A personagem como identidade
Suzana Castelo e Darwin Del Fabro em Lili (Foto: Lucio Luna)
Em Lili, texto de Walter Daguerre inspirado nos diários de Lili Elbe – que nortearam o filme Garota Dinamarquesa (2016), de Tom Hooper – a noção de personagem vem à tona não como uma máscara postiça portada por aquele que atua. Ao contrário, a personagem se constitui, aos poucos, como identidade. É o que se pode notar na trajetória de Einer Wegener, que começou a posar para as telas da esposa, Gerda Gottlieb, e, de início de forma despretensiosa, passou a usar trajes femininos em eventos sociais. Mas Einer se identificou cada vez mais com a alma feminina até se perceber como “uma mulher trancafiada num corpo de homem”. Decidiu, então, realizar a cirurgia de troca de sexo numa época (as primeiras décadas do século XX) embrionária em relação aos estudos nesse terreno.

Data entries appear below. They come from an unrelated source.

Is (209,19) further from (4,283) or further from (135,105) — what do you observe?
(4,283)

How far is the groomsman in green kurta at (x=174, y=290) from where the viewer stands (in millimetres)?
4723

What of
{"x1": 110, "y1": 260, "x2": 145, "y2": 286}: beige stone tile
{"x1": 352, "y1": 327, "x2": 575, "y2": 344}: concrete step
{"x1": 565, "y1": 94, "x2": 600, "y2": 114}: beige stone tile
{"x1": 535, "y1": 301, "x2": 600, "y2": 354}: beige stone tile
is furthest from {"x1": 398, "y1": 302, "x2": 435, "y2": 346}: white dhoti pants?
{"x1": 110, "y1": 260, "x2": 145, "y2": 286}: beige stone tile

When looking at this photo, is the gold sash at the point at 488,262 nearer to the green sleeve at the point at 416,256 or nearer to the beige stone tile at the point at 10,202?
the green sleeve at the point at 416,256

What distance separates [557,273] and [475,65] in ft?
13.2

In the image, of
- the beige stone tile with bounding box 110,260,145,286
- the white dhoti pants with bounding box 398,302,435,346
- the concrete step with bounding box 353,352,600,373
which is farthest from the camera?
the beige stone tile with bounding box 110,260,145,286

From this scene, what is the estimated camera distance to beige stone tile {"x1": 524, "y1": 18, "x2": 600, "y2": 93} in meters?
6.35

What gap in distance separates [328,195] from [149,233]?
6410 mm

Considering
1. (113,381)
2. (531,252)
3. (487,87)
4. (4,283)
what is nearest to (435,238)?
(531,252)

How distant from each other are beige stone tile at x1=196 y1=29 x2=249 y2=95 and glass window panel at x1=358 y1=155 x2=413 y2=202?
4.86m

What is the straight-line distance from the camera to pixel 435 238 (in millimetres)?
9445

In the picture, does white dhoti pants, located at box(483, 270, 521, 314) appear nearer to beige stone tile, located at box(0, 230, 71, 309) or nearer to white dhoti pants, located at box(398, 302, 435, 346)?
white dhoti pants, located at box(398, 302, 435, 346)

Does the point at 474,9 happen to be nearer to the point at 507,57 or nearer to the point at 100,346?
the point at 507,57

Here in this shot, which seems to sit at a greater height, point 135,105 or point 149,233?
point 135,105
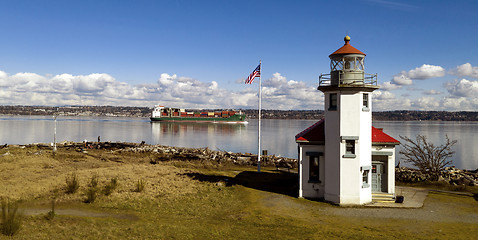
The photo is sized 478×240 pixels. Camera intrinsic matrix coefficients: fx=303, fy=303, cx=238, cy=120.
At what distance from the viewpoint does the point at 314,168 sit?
60.5 feet

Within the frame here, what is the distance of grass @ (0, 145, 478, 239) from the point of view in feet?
39.9

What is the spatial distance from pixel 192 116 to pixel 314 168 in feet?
515

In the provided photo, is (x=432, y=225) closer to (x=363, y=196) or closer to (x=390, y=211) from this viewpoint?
(x=390, y=211)

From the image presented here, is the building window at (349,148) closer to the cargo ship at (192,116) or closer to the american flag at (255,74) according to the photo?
the american flag at (255,74)

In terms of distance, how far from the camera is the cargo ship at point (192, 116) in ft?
550

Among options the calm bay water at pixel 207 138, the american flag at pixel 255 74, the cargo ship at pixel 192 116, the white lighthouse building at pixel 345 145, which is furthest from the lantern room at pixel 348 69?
the cargo ship at pixel 192 116

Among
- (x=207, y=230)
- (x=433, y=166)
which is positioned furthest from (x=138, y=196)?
(x=433, y=166)

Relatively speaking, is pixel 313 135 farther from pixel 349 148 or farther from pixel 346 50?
pixel 346 50

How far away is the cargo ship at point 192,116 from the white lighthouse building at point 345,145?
150 meters

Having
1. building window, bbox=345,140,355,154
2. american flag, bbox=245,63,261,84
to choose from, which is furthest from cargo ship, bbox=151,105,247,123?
building window, bbox=345,140,355,154

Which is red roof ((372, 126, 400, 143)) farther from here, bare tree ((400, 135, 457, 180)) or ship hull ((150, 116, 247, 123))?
ship hull ((150, 116, 247, 123))

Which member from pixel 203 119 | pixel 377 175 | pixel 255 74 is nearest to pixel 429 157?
pixel 377 175

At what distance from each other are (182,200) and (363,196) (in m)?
10.4

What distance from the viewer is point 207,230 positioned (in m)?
12.5
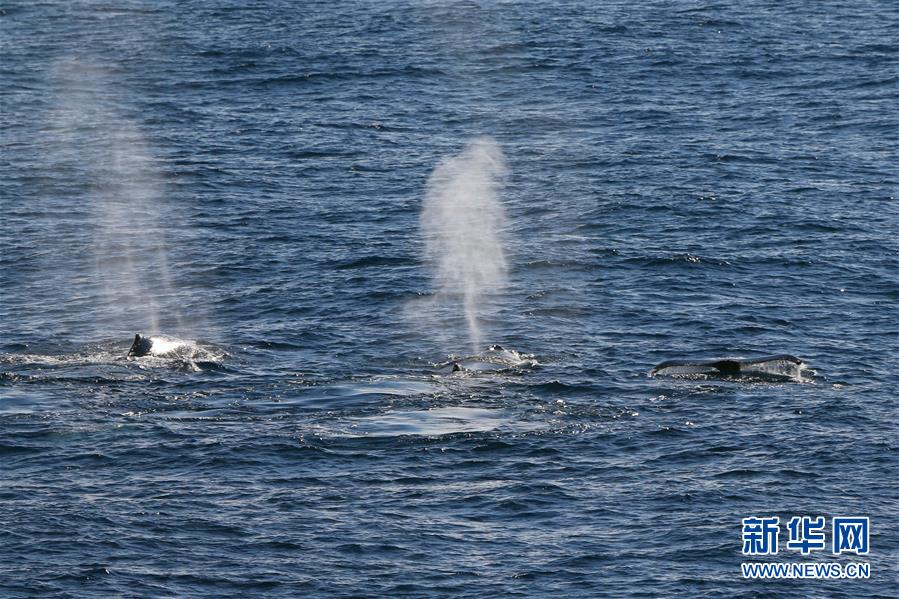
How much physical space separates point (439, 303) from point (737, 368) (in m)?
24.0

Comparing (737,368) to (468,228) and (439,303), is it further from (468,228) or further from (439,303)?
(468,228)

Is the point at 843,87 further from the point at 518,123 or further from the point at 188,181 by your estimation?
the point at 188,181

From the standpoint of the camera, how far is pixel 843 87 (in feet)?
523

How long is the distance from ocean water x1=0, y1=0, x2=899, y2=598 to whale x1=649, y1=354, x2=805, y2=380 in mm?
857

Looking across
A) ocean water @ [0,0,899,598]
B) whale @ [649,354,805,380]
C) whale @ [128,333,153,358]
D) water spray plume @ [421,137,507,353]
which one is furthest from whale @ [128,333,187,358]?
whale @ [649,354,805,380]

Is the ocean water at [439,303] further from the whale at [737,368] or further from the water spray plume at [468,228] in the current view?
the water spray plume at [468,228]

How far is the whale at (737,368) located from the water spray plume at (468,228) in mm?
12411

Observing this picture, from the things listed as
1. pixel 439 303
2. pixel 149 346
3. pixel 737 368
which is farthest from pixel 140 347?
pixel 737 368

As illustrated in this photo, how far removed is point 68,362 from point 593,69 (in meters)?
87.8

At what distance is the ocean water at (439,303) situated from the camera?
235ft

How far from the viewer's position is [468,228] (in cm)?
12638

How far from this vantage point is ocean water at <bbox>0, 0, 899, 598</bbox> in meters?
71.8

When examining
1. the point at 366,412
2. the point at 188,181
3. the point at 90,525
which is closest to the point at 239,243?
the point at 188,181

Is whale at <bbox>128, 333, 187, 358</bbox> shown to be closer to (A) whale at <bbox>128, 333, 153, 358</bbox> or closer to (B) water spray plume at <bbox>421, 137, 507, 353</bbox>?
(A) whale at <bbox>128, 333, 153, 358</bbox>
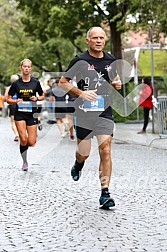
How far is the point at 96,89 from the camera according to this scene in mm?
7422

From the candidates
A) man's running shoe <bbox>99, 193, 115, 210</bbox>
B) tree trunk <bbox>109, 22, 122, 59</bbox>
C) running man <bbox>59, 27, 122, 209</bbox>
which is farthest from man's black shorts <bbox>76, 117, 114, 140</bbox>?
tree trunk <bbox>109, 22, 122, 59</bbox>

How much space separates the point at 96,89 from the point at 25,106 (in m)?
4.01

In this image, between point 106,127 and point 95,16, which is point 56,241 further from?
point 95,16

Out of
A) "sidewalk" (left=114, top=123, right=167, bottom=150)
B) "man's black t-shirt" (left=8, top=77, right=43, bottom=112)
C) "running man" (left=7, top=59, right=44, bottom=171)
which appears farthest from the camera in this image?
"sidewalk" (left=114, top=123, right=167, bottom=150)

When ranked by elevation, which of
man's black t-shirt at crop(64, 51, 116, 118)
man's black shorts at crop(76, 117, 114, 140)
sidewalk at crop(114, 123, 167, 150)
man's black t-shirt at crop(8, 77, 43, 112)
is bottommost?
sidewalk at crop(114, 123, 167, 150)

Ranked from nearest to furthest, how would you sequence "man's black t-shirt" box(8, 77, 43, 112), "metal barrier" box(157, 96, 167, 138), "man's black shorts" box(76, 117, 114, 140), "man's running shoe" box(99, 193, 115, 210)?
"man's running shoe" box(99, 193, 115, 210) < "man's black shorts" box(76, 117, 114, 140) < "man's black t-shirt" box(8, 77, 43, 112) < "metal barrier" box(157, 96, 167, 138)

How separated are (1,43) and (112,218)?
138 ft

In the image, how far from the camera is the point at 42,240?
18.6ft

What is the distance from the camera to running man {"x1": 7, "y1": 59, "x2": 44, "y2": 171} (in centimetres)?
1115

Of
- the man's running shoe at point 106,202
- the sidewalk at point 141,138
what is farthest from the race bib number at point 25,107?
the sidewalk at point 141,138

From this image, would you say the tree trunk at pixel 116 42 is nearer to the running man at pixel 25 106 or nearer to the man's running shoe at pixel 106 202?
the running man at pixel 25 106

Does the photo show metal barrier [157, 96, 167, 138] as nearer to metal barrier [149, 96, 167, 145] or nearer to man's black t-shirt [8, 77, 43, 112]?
metal barrier [149, 96, 167, 145]

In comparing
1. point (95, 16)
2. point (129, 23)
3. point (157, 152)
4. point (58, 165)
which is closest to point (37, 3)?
point (95, 16)

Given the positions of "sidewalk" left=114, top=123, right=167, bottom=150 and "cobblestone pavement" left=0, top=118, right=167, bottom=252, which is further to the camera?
"sidewalk" left=114, top=123, right=167, bottom=150
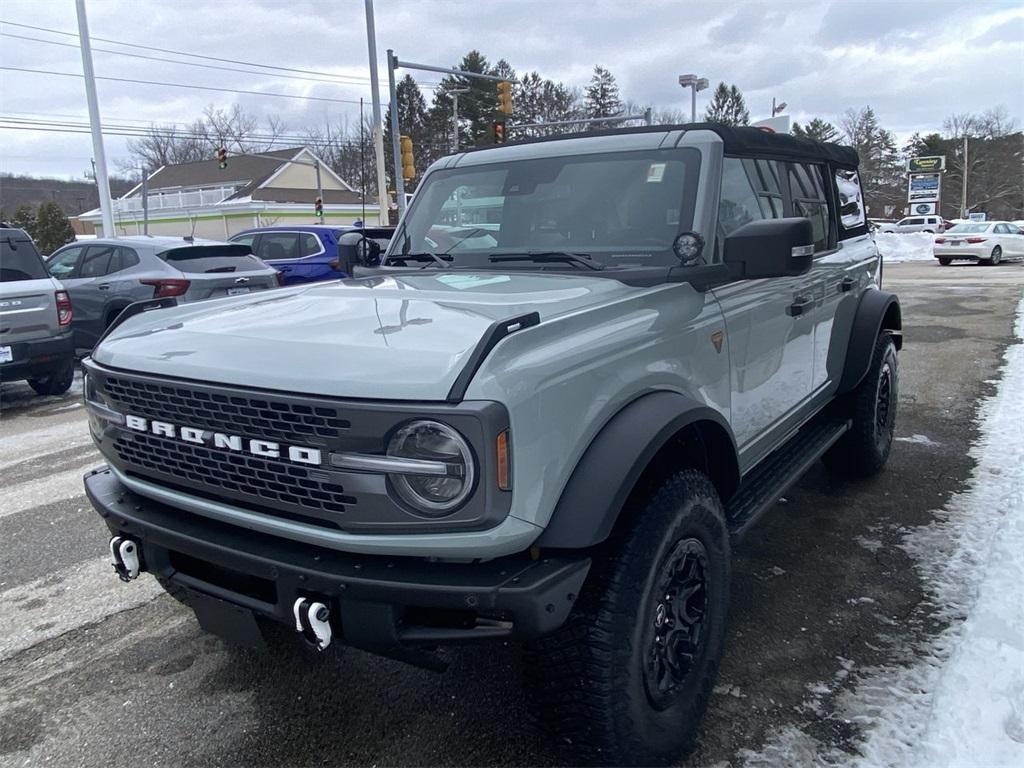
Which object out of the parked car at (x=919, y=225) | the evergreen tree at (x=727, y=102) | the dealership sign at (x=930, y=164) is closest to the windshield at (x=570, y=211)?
the parked car at (x=919, y=225)

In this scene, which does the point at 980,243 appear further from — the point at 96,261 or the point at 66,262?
the point at 66,262

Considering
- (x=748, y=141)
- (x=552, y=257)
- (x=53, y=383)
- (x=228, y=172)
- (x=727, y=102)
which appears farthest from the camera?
(x=727, y=102)

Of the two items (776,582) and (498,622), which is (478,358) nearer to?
(498,622)

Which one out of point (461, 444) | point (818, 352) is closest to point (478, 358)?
point (461, 444)

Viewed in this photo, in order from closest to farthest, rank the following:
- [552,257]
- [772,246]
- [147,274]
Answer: [772,246] < [552,257] < [147,274]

A montagem de Susana Ribeiro, em cartaz no Mezanino do Sesc Copacabana, descortina Einer por meio da instalação de fios que integra o cenário de Beli Araujo, uma espécie de biombo transparente que potencializa a ideia da personagem como instância reveladora, ao invés de ocultadora, do indivíduo. Einer atua como mulher. A atuação, porém, não se reduz a um fingimento; leva, isto sim, a um encontro com a sua verdade, a um apaziguamento do descompasso entre corpo e alma, tema abordado com bastante propriedade no filme Vera (1987), de Sergio Toledo. Esses conteúdos também são realçados pelas transparências, constantes durante a encenação, presentes nos diversos véus e nos figurinos de Antônio Medeiros (cabendo, em todo caso, fazer restrição ao primeiro concebido para Gerda). Rodrigo Belay insere a cor através da iluminação à medida que o espetáculo avança e a música de Ricco Vianna é mais interveniente que o necessário.
Nessa montagem destinada a dois atores, Darwin Del Fabro apresenta gradações mais sutis que Suzana Castelo, mas essa diferença decorre, pelo menos em parte, do fato de Einer despontar como um personagem mais nuançado que Gerda. De qualquer modo, as atuações são valorizadas pela direção de movimento de Renato Vieira, determinante em algumas cenas, como a da cirurgia. Lili se conecta a trabalhos recentes voltados para o campo da sexualidade, como Tran_se, com Joelson Gusson, e Lady Christiny, com Alexandre Lino. Cada uma das encenações possui certas especificidades. Em Lili, a produção artística – as telas de Gerda, os diários de Einer ou ainda o corpo dele, uma obra em transformação – está em pauta ao longo do processo de transição física atravessado pelo personagem.